> [Page extract]:
»»

A total of 127 women with prolactinoma (102 with micro- and 25 with macroprolactinoma) were identified. Data on the female study population at the time of diagnosis of prolactinoma is reported in Table 1. At initial diagnosis, no significant differences in RBC parameters were identified between women with microprolactinoma and macroprolactinoma. Moreover, considering the entire female population, no significant correlation between prolactin levels and any RBC parameters was observed.

Hypogonadism was reported in 61 (60%) patients with microprolactinoma and 19 (76%) patients with macroprolactinoma, whereas deficiency of the other pituitary hormones was found only in a subset of patients with macroprolactinoma (Table 1). Serum iron, ferritin, transferrin, folate and vitamin B12 levels were available in 9% of the patients and are reported in Supplementary Table 1. The number of patients under hormone replacement therapy at the time of diagnosis is reported in Supplementary Table 2.

««

> [Dataset entries]:
»»

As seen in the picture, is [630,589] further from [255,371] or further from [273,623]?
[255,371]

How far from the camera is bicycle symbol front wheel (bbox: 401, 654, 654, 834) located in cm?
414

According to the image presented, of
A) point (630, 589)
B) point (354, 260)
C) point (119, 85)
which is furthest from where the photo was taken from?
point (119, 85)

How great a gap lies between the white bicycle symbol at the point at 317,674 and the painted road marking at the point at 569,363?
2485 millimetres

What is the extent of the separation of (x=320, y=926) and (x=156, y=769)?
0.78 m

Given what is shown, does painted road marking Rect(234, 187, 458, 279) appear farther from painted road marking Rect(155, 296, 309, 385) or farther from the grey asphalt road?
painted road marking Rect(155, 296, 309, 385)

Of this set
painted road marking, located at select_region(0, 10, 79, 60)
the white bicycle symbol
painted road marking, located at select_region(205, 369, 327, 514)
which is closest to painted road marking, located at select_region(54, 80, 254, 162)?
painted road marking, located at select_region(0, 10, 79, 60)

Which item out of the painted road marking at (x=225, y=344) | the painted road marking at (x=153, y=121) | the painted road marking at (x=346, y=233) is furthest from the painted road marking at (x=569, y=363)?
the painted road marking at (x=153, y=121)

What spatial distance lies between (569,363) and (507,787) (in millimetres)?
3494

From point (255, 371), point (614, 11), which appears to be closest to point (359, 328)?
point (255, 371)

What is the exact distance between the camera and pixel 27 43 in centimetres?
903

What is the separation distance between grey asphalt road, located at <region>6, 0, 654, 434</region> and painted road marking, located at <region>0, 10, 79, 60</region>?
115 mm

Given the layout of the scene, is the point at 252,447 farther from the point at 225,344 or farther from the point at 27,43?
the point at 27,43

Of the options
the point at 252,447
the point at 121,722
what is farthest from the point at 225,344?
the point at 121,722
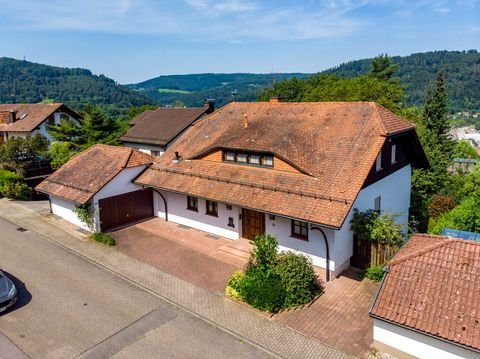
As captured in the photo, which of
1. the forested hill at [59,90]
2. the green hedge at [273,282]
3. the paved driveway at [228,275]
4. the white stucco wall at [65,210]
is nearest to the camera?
the paved driveway at [228,275]

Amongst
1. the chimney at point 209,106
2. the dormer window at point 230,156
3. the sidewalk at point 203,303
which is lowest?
the sidewalk at point 203,303

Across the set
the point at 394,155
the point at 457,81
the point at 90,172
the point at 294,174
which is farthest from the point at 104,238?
the point at 457,81

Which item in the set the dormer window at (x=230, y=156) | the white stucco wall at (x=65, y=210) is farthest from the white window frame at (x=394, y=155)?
the white stucco wall at (x=65, y=210)

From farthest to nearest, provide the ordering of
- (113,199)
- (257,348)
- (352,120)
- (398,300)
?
1. (113,199)
2. (352,120)
3. (257,348)
4. (398,300)

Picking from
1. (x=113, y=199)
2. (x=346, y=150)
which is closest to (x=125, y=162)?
(x=113, y=199)

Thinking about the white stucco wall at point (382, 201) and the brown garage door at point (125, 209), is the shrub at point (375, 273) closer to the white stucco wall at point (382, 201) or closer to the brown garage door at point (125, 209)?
the white stucco wall at point (382, 201)

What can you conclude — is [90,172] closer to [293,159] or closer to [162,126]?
[293,159]

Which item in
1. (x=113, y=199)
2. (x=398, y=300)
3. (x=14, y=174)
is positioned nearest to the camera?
(x=398, y=300)

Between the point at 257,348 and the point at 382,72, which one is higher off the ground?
the point at 382,72

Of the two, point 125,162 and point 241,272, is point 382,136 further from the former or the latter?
point 125,162
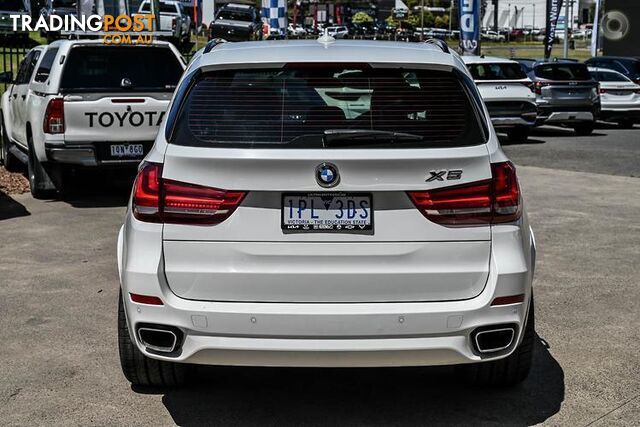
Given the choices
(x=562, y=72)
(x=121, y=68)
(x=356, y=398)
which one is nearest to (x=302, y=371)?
(x=356, y=398)

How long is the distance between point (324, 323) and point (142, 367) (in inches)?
48.2

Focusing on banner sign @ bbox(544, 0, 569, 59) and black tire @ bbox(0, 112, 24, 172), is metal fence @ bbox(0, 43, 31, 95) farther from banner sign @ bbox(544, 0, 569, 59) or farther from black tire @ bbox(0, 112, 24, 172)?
banner sign @ bbox(544, 0, 569, 59)

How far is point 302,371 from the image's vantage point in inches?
215

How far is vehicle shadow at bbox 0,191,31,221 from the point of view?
10.8m

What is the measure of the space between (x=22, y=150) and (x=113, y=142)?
2435 millimetres

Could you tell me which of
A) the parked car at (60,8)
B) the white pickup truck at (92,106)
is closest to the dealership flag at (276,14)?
the parked car at (60,8)

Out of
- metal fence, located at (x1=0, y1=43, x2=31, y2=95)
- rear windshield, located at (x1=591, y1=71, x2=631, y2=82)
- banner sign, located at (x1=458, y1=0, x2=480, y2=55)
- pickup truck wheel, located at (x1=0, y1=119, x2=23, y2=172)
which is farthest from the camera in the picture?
banner sign, located at (x1=458, y1=0, x2=480, y2=55)

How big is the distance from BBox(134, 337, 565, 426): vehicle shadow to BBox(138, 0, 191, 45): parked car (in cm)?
3429

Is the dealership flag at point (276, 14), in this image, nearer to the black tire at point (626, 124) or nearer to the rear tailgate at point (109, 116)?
the black tire at point (626, 124)

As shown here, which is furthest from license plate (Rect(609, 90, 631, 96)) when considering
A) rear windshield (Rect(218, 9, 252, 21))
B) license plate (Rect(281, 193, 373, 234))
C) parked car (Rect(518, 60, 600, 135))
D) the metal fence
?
rear windshield (Rect(218, 9, 252, 21))

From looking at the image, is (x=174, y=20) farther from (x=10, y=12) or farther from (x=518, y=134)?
(x=518, y=134)

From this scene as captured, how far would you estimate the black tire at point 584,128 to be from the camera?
878 inches

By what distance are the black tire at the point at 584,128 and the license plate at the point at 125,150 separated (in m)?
13.5

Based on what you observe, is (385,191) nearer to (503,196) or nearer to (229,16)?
(503,196)
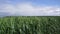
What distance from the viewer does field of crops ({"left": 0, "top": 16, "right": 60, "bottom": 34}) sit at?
4.79 meters

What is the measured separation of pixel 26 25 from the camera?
5102 millimetres

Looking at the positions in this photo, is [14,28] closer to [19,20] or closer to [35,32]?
[19,20]

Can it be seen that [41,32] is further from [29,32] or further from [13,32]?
[13,32]

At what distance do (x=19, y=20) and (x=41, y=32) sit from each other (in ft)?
3.07

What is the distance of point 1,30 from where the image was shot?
472 cm

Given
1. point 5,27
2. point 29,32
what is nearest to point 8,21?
point 5,27

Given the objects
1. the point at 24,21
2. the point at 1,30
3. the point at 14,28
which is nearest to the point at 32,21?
the point at 24,21

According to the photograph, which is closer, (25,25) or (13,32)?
(13,32)

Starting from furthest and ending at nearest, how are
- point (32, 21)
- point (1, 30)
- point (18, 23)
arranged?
point (32, 21) → point (18, 23) → point (1, 30)


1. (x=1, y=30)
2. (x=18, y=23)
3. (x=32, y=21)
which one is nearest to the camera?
(x=1, y=30)

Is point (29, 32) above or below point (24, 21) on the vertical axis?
below

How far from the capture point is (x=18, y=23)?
16.6ft

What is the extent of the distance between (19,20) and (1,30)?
0.80 m

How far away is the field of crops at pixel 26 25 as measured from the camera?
15.7ft
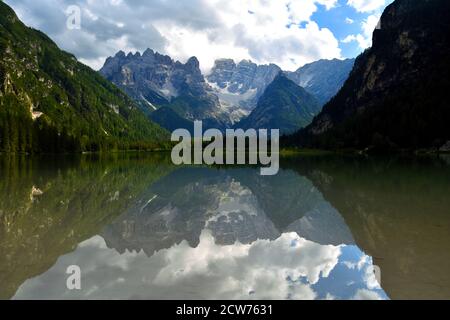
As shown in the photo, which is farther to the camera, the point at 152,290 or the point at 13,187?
the point at 13,187

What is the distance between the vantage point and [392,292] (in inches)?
451

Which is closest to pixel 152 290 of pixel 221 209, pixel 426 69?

««

> [How to complete this task]: In two sentences, summarize the passage above about women with prolactinoma.

> [Task output]: Among 127 women with prolactinoma (102 with microprolactinoma and 25 with macroprolactinoma), red blood cell parameters at diagnosis did not differ significantly between the two groups, and prolactin levels showed no significant correlation with any of them. Hypogonadism was found in 60% of patients with microprolactinoma and 76% of those with macroprolactinoma, while deficiencies of other pituitary hormones occurred only in a subset of patients with macroprolactinoma.